PODER EN LA IGLESIA
«Pero cuando venga el Espíritu Santo sobre ustedes, recibirán poder». Hechos 1: 8, NV1
CUANDO ÉL [el Espíritu de verdad] venga, convencerá al mundo de pecado, de justicia y de juicio» (Juan 16: 8). La predicación de la palabra sería inútil sin la continua presencia y ayuda del Espíritu Santo. Este es el único maestro eficaz de la verdad divina. Únicamente cuando la verdad vaya al corazón acompañada por el Espíritu revitalizará la conciencia o transformará la vida. Uno podría presentar la letra de la Palabra de Dios, estar familiarizado con todos sus mandamientos y promesas; pero a menos que el Espíritu Santo grabe la verdad, ninguna alma caerá sobre la Roca y será quebrantada. Ningún grado de educación ni ventaja alguna, por grande que sea, puede hacer de uno un conducto de luz sin la cooperación del Espíritu de Dios.
La siembra de la semilla del evangelio no tendrá éxito a menos que esa semilla sea vivificada por el rocío del cielo. Antes de que un solo libro del Nuevo Testamento fuese escrito, antes de que se hubiera predicado un sermón evangélico después de la ascensión de Cristo, el Espíritu Santo descendió sobre los apóstoles que oraban. Entonces el testimonio de sus enemigos fue: «han llenado a Jerusalén con sus enseñanzas» (Hech. 5: 28, NVI).

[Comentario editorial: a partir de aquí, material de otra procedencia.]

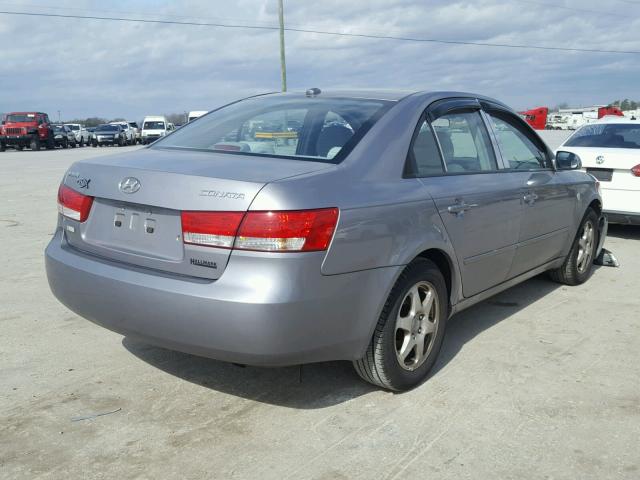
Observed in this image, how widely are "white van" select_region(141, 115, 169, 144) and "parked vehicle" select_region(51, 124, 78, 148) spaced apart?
635 cm

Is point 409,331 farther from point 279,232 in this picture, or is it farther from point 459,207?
point 279,232

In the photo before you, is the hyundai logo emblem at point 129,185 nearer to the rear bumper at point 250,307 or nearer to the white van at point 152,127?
the rear bumper at point 250,307

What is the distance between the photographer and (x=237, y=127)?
4.04 metres

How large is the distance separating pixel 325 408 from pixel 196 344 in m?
0.83

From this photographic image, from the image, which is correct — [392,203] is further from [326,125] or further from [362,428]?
[362,428]

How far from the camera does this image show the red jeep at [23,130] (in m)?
36.6

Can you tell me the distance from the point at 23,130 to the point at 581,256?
36.2 m

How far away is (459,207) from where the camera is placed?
3879 millimetres

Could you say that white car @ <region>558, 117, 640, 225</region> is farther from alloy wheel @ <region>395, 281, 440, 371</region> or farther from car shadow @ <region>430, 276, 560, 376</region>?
alloy wheel @ <region>395, 281, 440, 371</region>

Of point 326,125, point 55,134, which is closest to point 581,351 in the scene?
point 326,125

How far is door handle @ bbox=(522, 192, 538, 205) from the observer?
464 centimetres

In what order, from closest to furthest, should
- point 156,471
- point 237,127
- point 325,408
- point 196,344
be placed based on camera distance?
point 156,471 < point 196,344 < point 325,408 < point 237,127

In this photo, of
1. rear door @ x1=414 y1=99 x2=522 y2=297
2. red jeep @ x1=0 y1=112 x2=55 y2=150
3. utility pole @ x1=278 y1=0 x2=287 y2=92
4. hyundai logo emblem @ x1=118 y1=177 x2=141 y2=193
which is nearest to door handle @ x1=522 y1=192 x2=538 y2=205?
rear door @ x1=414 y1=99 x2=522 y2=297

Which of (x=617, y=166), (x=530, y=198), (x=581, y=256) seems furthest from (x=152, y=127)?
(x=530, y=198)
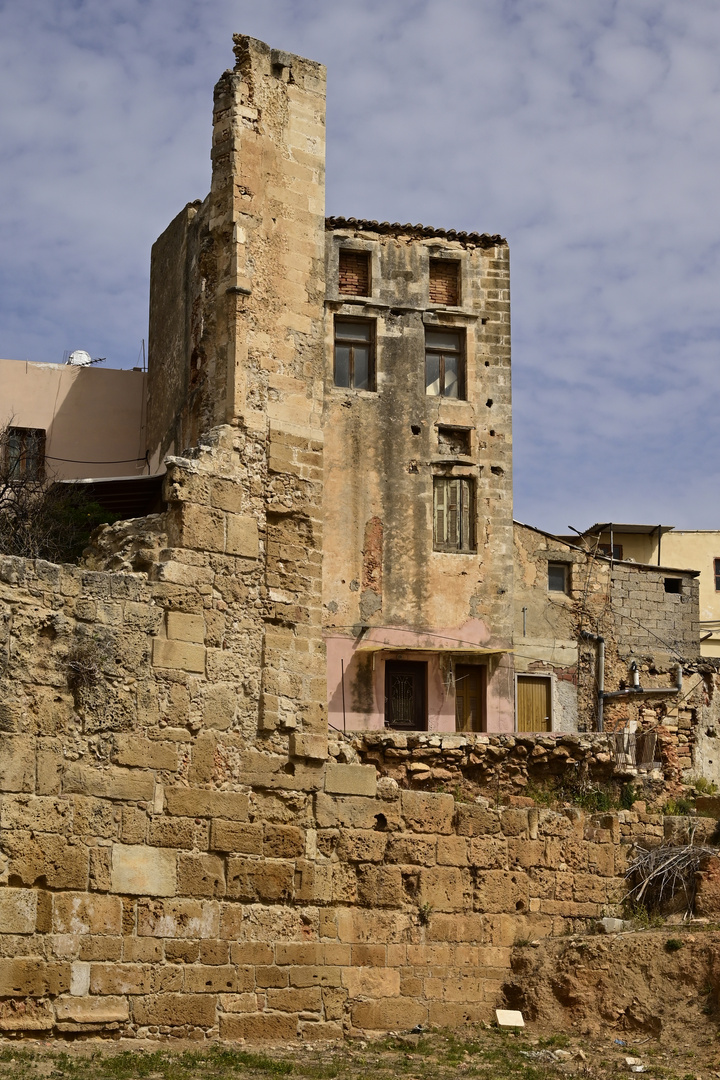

Cristo prometió el don del Espíritu Santo a su iglesia, y la promesa nos pertenece a nosotros tanto como a los primeros discípulos. Pero como toda otra promesa, nos es dada bajo condiciones. Hay muchos que creen y profesan aferrarse a la promesa del Señor; hablan acerca de Cristo y acerca del Espíritu Santo, y sin embargo no reciben beneficio alguno. No entregan su alma para que sea guiada y regida por los agentes divinos. No podemos emplear al Espíritu Santo. El Espíritu ha de emplearnos a nosotros. Por el Espíritu obra Dios en su pueblo «así el querer como el hacer, por su buena voluntad» (Fil. 2: 13). Pero muchos no quieren someterse a eso. Quieren manejarse a sí mismos. Esta es la razón por la cual no reciben el don celestial.
Únicamente a aquellos que esperan humildemente en Dios, que velan para tener su dirección y gracia, se da el Espíritu. El poder de Dios aguarda que ellos lo pidan y lo reciban. Esta bendición prometida, reclamada por la fe, trae todas las demás bendiciones en su estela. Se da según las riquezas de la gracia de Cristo, y él está listo para proporcionarla a toda alma según su capacidad para recibirla.
En su discurso a los discípulos, Jesús no hizo alusión aflictiva a sus propios sufrimientos. Su último legado a ellos fue un legado de paz. Dijo: «La paz les dejo; mi paz les doy» (Juan 14: 27, NVI). —El deseado de todas las gentes, cap. 73, pp. 641-642.